> _Selection_:

====================

On Thursday, thankfully, we discovered that “manually” clearing the cache caused the IO blockage to clear up immediately, at least until the system had time to fill it back up again and the memory-reclaim process kicked in again. The cache is dropped by executing echo 1 > /proc/sys/vm/drop_caches
. Every time queries began to block, dropping the cache immediately cleared it up. Since we now had a stopgap workaround, we just cronned dropping of the cache for every 30 minutes. This let us get through Friday and the weekend without having to babysit the database too much for failed connections, etc.
On Friday we decided the best course of action was to put a QLogic fibre channel HBA in DB1 (with its presumably known-good 2.6.18-series kernel), provision some LUNs on it, set it up as a streaming replica and fail back over to it. This way we’d be on a good server but still have the IO benefits of the SSD. We ordered the card from Newegg Friday and received it Monday.
Tactical Retreat
I installed the card Monday (8/27), configured DB1 as a replica, tested it Tuesday, and Wednesday evening we cut back over to DB1 as our primary. With fingers crossed, we went into Thursday and thankfully everything was fine. While overall performance was a little slower than it had been on DB2 (before it had gotten really bad), it was still blazingly fast compared to how it had been on spinning disk. But most importantly there was no evidence of memory-reclaim problems.
We set DB2 up as a hotstandby and performed some testing on it to try and recreate the problem. Unfortunately we didn’t have a lot of success (possibly due to hostandbys being read-only replicas of the primary) but based on the grumbling about NUMA and memory-reclaim in the 2.6.32 kernel line, we felt the best course of action was to go to an older, proven kernel. Since DB1 seemed to be fine with its 2.6.18-238.9.1.el5 kernel, we opted to do a clean install of CentOS 5.8, running the latest in the CentOS 2.6.18 line: 2.6.18-308.13.1.el5.
DB2 reborn
We installed CentOS 5.8, remounted the existing LUNs, resynced it with the primary and did some more testing. We didn’t notice any problems, but since we weren’t really able to reproduce the problem reliably in the first place that wasn’t much consolation. On Thursday, 9/6, we cut back over to DB2. As I write this, DB2 has been in service for several weeks without any sign of the memory reclamation issue, or, more importantly, the IO/query blocking.

====================

> _Data entries_:
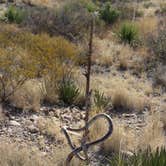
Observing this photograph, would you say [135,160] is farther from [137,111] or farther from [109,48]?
[109,48]

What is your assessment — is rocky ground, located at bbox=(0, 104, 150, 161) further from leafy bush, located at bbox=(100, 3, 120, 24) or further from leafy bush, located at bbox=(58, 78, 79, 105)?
leafy bush, located at bbox=(100, 3, 120, 24)

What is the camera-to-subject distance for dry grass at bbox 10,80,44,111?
821 centimetres

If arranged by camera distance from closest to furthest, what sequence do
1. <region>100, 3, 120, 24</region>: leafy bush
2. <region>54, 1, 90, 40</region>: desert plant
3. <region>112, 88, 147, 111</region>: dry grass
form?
<region>112, 88, 147, 111</region>: dry grass < <region>54, 1, 90, 40</region>: desert plant < <region>100, 3, 120, 24</region>: leafy bush

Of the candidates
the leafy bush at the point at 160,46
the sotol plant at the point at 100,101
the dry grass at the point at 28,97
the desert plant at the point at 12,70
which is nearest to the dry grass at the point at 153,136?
the sotol plant at the point at 100,101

====================

> _Exercise_: Write the next part of the account above about the database servers' IO blocking and memory-reclaim trouble, beginning right after its final sentence.

> _The response_:
Conclusions
While we’re really happy to have (apparently) resolved the problem, we found the resolution somewhat unsatisfying. We had tested DB2 pretty extensively internally prior to putting it into production the first time, literally running millions of real-world queries against it and never encountered anything like the blocking we saw once it took on the production workload. Prior to making it our primary DB we had used it for several days as a hot-standby read-only reporting server and still never saw an issue. After we cut back from DB2 to DB1 we did yet more testing and still weren’t able to reproduce the query-blocking behavior. While this definitely felt like a problem related to the Linux kernel we didn’t have any hard evidence, and going back to a 2.6.18-series kernel was to some degree a leap of faith. Thankfully, so far it’s worked out for us.
Though we didn’t ultimately figure out what it was in the kernel that caused the problem, we did learn a lot from the experience. Most importantly, we ironed out our database cutover procedure to the point where it’s not really a major event to cutover. Since clearly at some point we’ll want to upgrade from CentOS 5.8, we know that we can always fail back to another database with minimal interruption if a problem like this arises in the future.